═════ RECORDS FOR THE TASK ═════

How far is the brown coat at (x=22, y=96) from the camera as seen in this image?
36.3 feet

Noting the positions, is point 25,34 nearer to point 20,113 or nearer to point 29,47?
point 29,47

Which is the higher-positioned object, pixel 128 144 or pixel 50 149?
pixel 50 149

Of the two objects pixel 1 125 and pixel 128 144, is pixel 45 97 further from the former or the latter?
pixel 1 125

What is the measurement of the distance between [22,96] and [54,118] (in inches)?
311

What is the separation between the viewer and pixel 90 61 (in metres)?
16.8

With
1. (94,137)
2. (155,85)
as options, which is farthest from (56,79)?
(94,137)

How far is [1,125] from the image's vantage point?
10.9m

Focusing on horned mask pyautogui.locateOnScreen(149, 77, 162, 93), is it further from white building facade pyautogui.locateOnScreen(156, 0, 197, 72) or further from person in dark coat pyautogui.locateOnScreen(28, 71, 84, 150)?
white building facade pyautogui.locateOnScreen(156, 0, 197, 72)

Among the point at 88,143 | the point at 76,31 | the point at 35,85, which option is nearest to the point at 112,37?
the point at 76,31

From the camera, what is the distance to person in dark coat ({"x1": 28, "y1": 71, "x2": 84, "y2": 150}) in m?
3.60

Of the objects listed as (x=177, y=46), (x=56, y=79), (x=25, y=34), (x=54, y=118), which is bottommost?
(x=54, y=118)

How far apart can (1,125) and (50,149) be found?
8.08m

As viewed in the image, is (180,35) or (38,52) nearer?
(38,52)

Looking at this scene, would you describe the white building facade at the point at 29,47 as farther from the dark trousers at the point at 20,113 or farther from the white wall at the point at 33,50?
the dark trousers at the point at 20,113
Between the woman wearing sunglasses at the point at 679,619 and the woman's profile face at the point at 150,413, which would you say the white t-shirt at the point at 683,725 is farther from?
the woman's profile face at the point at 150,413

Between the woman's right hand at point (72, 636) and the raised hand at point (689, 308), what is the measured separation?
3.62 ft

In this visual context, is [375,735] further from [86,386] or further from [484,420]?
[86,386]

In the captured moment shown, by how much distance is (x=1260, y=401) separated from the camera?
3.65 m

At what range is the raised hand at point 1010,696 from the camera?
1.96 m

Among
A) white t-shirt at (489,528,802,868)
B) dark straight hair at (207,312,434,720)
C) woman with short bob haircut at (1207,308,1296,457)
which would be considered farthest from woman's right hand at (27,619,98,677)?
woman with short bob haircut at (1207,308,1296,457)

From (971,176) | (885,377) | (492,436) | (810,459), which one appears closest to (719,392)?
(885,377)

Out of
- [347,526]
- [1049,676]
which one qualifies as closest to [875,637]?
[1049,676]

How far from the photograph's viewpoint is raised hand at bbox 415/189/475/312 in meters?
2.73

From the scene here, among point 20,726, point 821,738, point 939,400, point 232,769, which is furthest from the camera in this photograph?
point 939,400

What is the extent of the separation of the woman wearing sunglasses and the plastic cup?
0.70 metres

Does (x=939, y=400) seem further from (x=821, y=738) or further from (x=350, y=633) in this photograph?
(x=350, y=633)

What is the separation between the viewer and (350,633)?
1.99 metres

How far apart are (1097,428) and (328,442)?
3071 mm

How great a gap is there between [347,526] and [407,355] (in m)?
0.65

═════

● AIM OF THE EXERCISE: Reproduce every item above word for word, keeping the original order.

● WRITTEN REPLY:
How far is the brown coat at (x=22, y=96) from the camera as seen in this image?
36.3 feet

Noting the positions, is point 25,34 nearer to point 20,113 or nearer to point 29,47?
point 29,47

Which is the higher-positioned object, pixel 128 144 or pixel 50 149?
pixel 50 149

Of the two objects pixel 1 125 and pixel 128 144, is pixel 45 97 further from the former or the latter?
pixel 1 125

What is the measurement of the distance between [22,96] and [54,118] (in inches)?
311

What is the separation between the viewer and pixel 90 61 (in metres)?
16.8

With
1. (94,137)
2. (155,85)
as options, which is farthest from (56,79)?
(94,137)

How far is [1,125] from the image's vantage point?
10.9m

Focusing on horned mask pyautogui.locateOnScreen(149, 77, 162, 93), is it further from white building facade pyautogui.locateOnScreen(156, 0, 197, 72) or further from person in dark coat pyautogui.locateOnScreen(28, 71, 84, 150)?
white building facade pyautogui.locateOnScreen(156, 0, 197, 72)

Among the point at 88,143 | the point at 76,31 | the point at 35,85, which option is nearest to the point at 112,37?
the point at 76,31

From the camera, what is the distance to person in dark coat ({"x1": 28, "y1": 71, "x2": 84, "y2": 150}) in m?
3.60

Of the objects listed as (x=177, y=46), (x=56, y=79), (x=25, y=34), (x=54, y=118), which is bottommost?
(x=54, y=118)

How far apart can (1,125) and (50,149) be found?
8.08m

As viewed in the image, is (180,35) or (38,52) nearer?
(38,52)

Looking at this scene, would you describe the white building facade at the point at 29,47 as farther from the dark trousers at the point at 20,113 or farther from the white wall at the point at 33,50?
the dark trousers at the point at 20,113
Between the woman wearing sunglasses at the point at 679,619 and the woman's profile face at the point at 150,413, which would you say the white t-shirt at the point at 683,725 is farther from?
the woman's profile face at the point at 150,413

Between the woman's right hand at point (72, 636) and the raised hand at point (689, 308), what is the measured separation?
3.62 ft

In this visual context, is [375,735] further from [86,386] or further from [484,420]?
[86,386]

In the captured moment shown, by how much distance is (x=1260, y=401) separated from the camera?
3.65 m

At what range is the raised hand at point 1010,696 from the camera?
1.96 m

Among
A) white t-shirt at (489,528,802,868)
B) dark straight hair at (207,312,434,720)
C) woman with short bob haircut at (1207,308,1296,457)
which would be considered farthest from woman's right hand at (27,619,98,677)?
woman with short bob haircut at (1207,308,1296,457)

From (971,176) | (885,377) | (492,436) | (810,459), which one appears closest to (719,392)?
(885,377)

Out of
- [347,526]
- [1049,676]
which one qualifies as closest to [875,637]?
[1049,676]

How far from the photograph's viewpoint is raised hand at bbox 415/189/475/312 in meters?
2.73

From the scene here, among point 20,726, point 821,738, point 939,400, point 232,769, which is furthest from the camera in this photograph?
point 939,400

What is the extent of the separation of the woman wearing sunglasses and the plastic cup?
0.70 metres

Does (x=939, y=400) seem further from (x=821, y=738) or further from (x=350, y=633) in this photograph?
(x=350, y=633)

What is the separation between the viewer and (350,633)?
1.99 metres

How far apart are (1097,428) and (328,442)?
3071 mm

How great a gap is there between [347,526] and [407,355] (in m)?
0.65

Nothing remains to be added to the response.